Jetzt kommt zusammen, was zusammengehört: Bielefeld und die Freunde, die bereits mit 18 einen Führerschein und noch besser ein Auto und am allerbesten einen Bulli hatten. Die Band, um die es heute gehen soll, habe ich zufällig als Vorband bei einem Konzert in besagter Ostwestfalen-Metropole Bielefeld gesehen. Dabei stand der Besuch in diesem pittoresken Städtchen am Fuße des Teutoburger Waldes unter keinem guten Stern. Tags vor dem Konzert entschied sich einer meiner vier Weisheitszähne, dass er gerne das Licht der Welt erblicken würde. Also fuhr ich, eigentlich krankgeschrieben, mit dicker Backe, ordentlich Pinn (niederrheinisch für Schmerzen) und der Ansage vom Zahnarzt, dass Alkohol der offenen Wunde nicht zuträglich wäre, in den Osten NRWs. Aber hey, es ging um ein Jimmy Eat World Konzert bei ihrer Tour zu Clarity. Ich kenne eine Menge Leute, die den beschwerlichen Weg mit „abben“ Gliedmaßen auf sich genommen hätten.
Die Ansage des Arztes missachtete ich bereits auf der Zugfahrt. Zu lang war diese und zu groß die Vorfreude auf das Konzert. Im Forum in Bielefeld angekommen fiel zunächst auf, dass der Laden eine seltsame Aufteilung hatte. Die Bühne war nicht von überall einsehbar, was gerade für die kleineren Besucher ein nicht unerhebliches Problem darstellte. Die Vorgruppe an diesem Abend sollten PALE aus Aachen sein. Na toll, eine deutsche Band, die sich an Midwest Emo versucht. Erster Gedanke: Wo ist die Theke? Zweiter Gedanke: Die Worte des Zahnarztes. Also behielt ich meinen Platz vor der Bühne, damit ich wenigstens auf die Hauptband eine vernünftige Sicht haben würde.

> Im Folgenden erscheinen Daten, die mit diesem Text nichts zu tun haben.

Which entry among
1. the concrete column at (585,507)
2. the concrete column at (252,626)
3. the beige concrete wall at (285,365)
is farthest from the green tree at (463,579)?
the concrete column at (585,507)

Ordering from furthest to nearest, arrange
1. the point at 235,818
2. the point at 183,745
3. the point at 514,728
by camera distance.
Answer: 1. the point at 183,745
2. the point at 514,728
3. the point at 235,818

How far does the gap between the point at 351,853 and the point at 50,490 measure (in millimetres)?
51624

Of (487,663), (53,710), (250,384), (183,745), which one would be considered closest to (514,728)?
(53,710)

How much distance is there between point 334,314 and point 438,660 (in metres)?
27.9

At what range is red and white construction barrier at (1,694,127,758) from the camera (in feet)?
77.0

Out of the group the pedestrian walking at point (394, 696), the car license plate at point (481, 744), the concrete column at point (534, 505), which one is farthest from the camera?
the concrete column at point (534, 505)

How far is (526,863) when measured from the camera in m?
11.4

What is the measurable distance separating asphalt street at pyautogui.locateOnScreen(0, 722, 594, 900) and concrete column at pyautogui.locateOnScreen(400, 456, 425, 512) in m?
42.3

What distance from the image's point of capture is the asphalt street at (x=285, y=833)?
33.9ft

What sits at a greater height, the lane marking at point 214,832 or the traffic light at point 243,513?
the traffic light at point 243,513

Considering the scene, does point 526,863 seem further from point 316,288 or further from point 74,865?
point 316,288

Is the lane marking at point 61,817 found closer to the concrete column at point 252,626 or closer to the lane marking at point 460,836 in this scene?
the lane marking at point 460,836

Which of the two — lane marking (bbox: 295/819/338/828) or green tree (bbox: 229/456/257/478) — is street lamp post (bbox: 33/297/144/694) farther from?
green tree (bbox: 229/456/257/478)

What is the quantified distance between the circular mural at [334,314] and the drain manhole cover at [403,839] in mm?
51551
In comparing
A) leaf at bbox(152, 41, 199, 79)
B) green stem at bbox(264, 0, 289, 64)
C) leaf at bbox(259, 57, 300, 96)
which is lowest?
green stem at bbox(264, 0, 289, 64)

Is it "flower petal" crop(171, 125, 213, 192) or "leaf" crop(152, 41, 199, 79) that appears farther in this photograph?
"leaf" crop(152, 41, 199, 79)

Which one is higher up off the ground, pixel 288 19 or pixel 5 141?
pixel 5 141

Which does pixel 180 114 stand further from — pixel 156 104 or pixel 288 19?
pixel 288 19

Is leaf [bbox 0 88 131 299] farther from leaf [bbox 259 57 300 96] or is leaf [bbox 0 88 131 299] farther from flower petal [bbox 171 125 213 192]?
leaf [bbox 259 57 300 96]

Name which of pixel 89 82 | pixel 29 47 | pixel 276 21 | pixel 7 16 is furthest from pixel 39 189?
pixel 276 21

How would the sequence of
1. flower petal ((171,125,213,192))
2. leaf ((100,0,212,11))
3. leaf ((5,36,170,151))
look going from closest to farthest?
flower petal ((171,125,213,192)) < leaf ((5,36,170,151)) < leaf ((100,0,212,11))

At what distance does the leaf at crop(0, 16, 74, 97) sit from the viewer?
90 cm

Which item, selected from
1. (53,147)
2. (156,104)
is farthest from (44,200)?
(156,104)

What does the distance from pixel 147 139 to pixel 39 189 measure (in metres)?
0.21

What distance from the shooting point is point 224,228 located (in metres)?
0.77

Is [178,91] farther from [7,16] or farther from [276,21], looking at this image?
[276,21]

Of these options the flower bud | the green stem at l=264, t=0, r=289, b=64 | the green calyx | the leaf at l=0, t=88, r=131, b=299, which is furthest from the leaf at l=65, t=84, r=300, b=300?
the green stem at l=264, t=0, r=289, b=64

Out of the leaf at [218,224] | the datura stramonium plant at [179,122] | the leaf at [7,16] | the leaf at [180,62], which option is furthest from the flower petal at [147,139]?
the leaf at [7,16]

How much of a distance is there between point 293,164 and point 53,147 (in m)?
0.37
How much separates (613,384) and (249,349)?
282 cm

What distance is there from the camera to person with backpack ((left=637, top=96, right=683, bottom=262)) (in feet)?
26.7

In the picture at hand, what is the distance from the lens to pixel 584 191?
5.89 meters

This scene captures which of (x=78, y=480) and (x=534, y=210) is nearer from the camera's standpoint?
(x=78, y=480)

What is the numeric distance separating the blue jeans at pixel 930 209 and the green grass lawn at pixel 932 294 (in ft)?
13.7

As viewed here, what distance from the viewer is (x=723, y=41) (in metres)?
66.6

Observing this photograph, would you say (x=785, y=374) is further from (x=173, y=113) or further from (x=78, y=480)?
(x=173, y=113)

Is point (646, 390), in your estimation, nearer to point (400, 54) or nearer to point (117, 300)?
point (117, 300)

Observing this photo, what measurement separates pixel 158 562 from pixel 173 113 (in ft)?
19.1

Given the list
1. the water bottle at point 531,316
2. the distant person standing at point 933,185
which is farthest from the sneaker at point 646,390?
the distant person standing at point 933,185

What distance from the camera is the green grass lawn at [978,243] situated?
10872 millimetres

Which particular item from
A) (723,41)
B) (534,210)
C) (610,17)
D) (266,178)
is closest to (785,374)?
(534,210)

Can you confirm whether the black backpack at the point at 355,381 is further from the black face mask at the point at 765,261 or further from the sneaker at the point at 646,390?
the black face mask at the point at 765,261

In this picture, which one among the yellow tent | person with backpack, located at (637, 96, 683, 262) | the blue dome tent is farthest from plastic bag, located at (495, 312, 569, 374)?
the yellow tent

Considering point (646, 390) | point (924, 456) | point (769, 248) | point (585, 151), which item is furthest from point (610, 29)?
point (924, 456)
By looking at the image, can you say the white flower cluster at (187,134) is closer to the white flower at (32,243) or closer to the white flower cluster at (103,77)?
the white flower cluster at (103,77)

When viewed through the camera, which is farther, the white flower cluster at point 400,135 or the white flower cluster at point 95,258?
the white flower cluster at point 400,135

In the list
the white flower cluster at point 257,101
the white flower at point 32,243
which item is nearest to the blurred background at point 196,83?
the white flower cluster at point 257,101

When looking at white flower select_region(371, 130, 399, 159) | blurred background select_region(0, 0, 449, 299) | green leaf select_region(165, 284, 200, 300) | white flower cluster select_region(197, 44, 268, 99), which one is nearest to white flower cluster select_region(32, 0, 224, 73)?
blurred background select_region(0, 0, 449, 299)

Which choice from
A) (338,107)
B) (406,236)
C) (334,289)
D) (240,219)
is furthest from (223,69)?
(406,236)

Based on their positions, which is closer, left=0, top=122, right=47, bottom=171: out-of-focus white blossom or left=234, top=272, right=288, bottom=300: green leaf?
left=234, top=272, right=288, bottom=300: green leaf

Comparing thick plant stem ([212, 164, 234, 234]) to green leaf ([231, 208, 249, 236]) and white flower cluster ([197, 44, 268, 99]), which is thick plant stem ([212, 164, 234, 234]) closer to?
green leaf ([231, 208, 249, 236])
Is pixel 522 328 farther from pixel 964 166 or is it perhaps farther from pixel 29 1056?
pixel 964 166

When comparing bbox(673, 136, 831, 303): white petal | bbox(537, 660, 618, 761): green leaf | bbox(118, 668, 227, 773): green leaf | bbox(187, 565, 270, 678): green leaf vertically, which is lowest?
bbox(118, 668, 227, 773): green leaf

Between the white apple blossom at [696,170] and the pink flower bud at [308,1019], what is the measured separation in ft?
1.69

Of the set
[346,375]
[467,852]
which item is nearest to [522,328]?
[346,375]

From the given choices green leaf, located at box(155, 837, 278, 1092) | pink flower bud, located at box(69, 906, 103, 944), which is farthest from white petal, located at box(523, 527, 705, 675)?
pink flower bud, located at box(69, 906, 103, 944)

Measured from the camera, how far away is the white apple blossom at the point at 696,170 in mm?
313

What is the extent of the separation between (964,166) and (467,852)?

PALE kamen auf die Bühne, grüßten kurz und legten los. Von der ersten Sekunde an wussten sie durch eine unbändige Spielfreude zu überzeugen. Der Wechselgesang zwischen Holger Kochs und Christian Dang, der grimmig drein guckende Hilly am Bass und dazu die aberwitzigen Verrenkungen von Sänger Holger Kochs, gepaart mit wirklich mitreißenden Songs, hinterließ allenthalben offene Münder. Der Vierer aus der Kaiserstadt fegte wie ein Orkan durch das Forum und Jimmy Eat World hatten im Anschluss Schwierigkeiten, dieses Tempo beizubehalten. Am Merch dann standesgemäß die einzige CD, die PALE dabeihatten, erstanden und fortan mit RAZZMATAZZ einen treuen Wegbegleiter für den Frühling und den Sommer gehabt. Songs wie „The Coltrane Conspiracy“ lassen noch heute, 20 Jahre später, die alten Knochen zucken. Man hat einfach zwangsläufig den unbeholfen eskalierenden Holger Kochs vor Augen, wie er den Song mit Christian Dang in einem Wechselgesang vorträgt, so wie ich es seither nie mehr gesehen habe. Der dritte Song des Albums „Teenage Heaven“ war damals der Hit der Band. Zumindest hat VIVA2 ihn dazu gemacht. Wochenlang stand der Song vor Größen wie Limp Bizkit, Korn und Green Day auf Platz Eins der Fast Forward Charts.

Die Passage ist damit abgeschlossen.